С помощью социальных уставов Б. устанавливает лексич. ряды параллельных этимологич. терминов и показывает, что Иран., инд., греч. и италийский языки свидетельствуют об общем наследии иерархизирован-ного об-ва, разделенного на три осн. обществ, функции: священника, воина и земледельца. Другим путем к точно такой же классификации, сыгравшей роль своего рода дополнит, доказательства по отношению к теории Б., пришел историк религий и мифологий Ж. Дюмезиль.

Труды Б. имели разные применения в общей культурологии, представляя собой разл. степени обобщения для филос. знания. Б. привел косвенное доказательство связи др.-греч. (зап.) философии как философии бытия с употреблением связки и предиката "быть" в индоевроп. языках (Б. утверждалась содержат, значимость вспомогат. глаголов – "быть" и "иметь", уводящая связку от функции простого шифтера), т.к. он привел в качестве примера своеобр. превосходство семантич. ситуации афр. народа эвэ – в этом языке нет глагола, соответствующего индоевроп. глаголу "быть", но существуют вместо этого пять глаголов, между к-рыми распределяется множество употреблений слова "быть", номинальное множество, редуцирующее двусмысленность виртуальности каждого из них.

Тем самым Б. ускорил конец языковедч. имманентизма, поставив вопрос о вне-лингвистике. (Изучением соотнесенности с внелингвистич. миром, историей слов в истории об-ва занимался, кроме франц. социолог. школы (Б., А. Мейе, М. Коэн, Ж. Маторе), и П. Лафарг). Различение и последующее соединение семиотич. и семантич. порядков составляло особую заботу Б. Это неограниченное творение (созидание), сама жизнь языка в действии, сторона языка, повернутая к миру, была неизменным пафосом его изысканий. На фоне постулата о творч., демиургич. роли слова (языка) проступает его двойная роль – язык одновременно служит и орудием описания, и орудием творения: "Языковая форма является тем самым не только условием передачи мысли, но прежде всего условием ее реализации" (Общее языкознание). Местоимения являются в данном контексте "средствами перехода от языка к речи". Носителем смысла является предложение, выраженное в опр. контексте и носящее отсылку. Именно предложение и тем более отношения между предложениями и макроструктурой текста покидают сферу языка, чтобы войти в область речи. Такой поворот имеет аналог в истории мысли – со времен софистов, парадоксальность к-рых пытался преодолеть Платон, зап. философия скорее заботилась о том, чтобы речи отвести по возможности меньшую роль – представив ее простое инструментальное отношение, сводимое к мысли о ее знаках, в то время как структура означающего способна определить порядок смысла.

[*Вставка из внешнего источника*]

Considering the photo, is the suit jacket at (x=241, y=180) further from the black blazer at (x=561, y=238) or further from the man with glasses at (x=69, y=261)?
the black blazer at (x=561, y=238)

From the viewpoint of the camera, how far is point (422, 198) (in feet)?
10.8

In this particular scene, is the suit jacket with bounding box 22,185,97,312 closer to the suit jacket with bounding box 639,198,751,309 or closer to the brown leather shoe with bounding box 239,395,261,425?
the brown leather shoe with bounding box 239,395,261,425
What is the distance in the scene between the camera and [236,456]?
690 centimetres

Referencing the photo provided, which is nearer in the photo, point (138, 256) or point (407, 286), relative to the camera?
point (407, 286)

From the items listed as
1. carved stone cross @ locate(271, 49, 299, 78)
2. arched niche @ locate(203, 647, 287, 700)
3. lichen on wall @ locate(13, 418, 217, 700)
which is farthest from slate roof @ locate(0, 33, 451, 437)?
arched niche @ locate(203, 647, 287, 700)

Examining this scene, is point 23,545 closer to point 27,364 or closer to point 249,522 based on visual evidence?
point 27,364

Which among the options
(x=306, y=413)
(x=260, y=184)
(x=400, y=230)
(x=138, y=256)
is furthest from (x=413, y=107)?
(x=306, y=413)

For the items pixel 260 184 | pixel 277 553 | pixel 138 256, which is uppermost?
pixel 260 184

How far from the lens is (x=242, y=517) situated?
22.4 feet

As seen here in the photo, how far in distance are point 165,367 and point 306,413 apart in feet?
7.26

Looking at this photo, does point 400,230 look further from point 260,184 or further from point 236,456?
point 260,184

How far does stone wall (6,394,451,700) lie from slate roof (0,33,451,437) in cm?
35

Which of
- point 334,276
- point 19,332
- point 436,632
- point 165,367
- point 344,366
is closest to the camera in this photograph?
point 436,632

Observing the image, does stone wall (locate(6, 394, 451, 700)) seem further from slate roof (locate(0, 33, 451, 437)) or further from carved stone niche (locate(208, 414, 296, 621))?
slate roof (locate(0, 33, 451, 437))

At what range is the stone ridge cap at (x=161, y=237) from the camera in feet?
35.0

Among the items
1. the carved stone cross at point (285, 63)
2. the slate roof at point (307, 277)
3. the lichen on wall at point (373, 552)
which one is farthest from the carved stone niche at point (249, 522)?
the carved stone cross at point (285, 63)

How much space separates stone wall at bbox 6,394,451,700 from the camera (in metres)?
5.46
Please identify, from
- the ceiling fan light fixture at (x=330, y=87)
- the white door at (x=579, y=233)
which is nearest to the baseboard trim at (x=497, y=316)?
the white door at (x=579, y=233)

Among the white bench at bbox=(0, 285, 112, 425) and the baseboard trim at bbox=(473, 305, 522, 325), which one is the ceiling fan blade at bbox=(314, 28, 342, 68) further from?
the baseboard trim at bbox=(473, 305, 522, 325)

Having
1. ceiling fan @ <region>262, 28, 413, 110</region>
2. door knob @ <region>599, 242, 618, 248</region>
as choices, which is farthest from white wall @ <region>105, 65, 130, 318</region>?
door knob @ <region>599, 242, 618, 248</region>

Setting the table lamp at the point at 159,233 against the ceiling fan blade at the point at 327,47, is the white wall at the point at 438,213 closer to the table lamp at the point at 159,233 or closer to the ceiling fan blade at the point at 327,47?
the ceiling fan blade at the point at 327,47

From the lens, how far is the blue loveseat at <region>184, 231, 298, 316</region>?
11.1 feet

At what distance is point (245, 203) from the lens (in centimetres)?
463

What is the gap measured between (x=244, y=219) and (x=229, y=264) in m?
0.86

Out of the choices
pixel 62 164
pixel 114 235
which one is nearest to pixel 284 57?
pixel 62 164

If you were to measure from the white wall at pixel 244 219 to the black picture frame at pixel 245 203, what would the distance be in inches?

Интерпретация речи как креативного начала позволила Б. полагать границы отд. своих тезисов. Знаменитое различение означающего и означаемого царит лишь в семиотич. порядке. Знак не может быть определен тем, что он означает, но лишь внешне – посредством разграничения с другими знаками. Означающее бытие сводится к различающему бытию. Соединенный и отличительный не знаменует еще языка, а всего лишь речевую деятельность, существование которой виртуально. И наоборот, для семантич. порядка подлинно существует только речь. Именно в ней рождается структура и событие виртуальности и актуальности. И именно на этом уровне становится вопрос о внелингвистич. отсылке. "Для говорящего язык и реальный мир полностью адекватны, знак целиком покрывает реальность и господствует над нею, более того, он есть эта реальность".

Б. много сделал, чтобы ввести субъективность в язык, не обращаясь к понятию интерсубъективности. Он полагал, что субъективность влечет за собой интерсубъективность, не отказываясь от гегемонистской иллюзии обладателя и продуцента мысли. Язык позволяет каждому говорящему присваивать себе язык целиком, обозначая себя как Я. Личные местоимения – первая точка опоры для выявления субъективности в языке. Программатически Б. отвел центр, место "речевому отношению к партнеру". Именно оно обусловливает языковую коммуникацию, имеет собств. временность, собств. формы и измерения. В речи отражается опыт изнач., постоянного, неограниченно обратимого опыта отношений между говорящим и его партнером. Аппарат деиксиса (указат. местоимения, наречия, прилагательные) организуют пространств, и временные отношения вокруг "субъекта", принятого за ориентир: "это, здесь, теперь" и их многочисл. корреляты "то, вчера, в прошлом году, завтра", а система синтаксич. функций находится в подчинении у того Я, к-рое выражается. Формальные модальности высказывания указывают на положение говорящего по отношению к dictum (изречение, слово, приказ).

Язык Б. понимает как то "скрепляющее могущество, к-рое превращает в общность собрание индивидов и к-рое создает самое возможность коллективного развития и существования". Поэтому "язык представляет стабильность в недрах меняющегося общества, ту постоянную, к-рая объединяет все время расходящиеся действия". Б. подчеркивает парадоксальность языка "одновременно и имманентного по отношению к индивиду, и трансцендентного по отношению к об-ву".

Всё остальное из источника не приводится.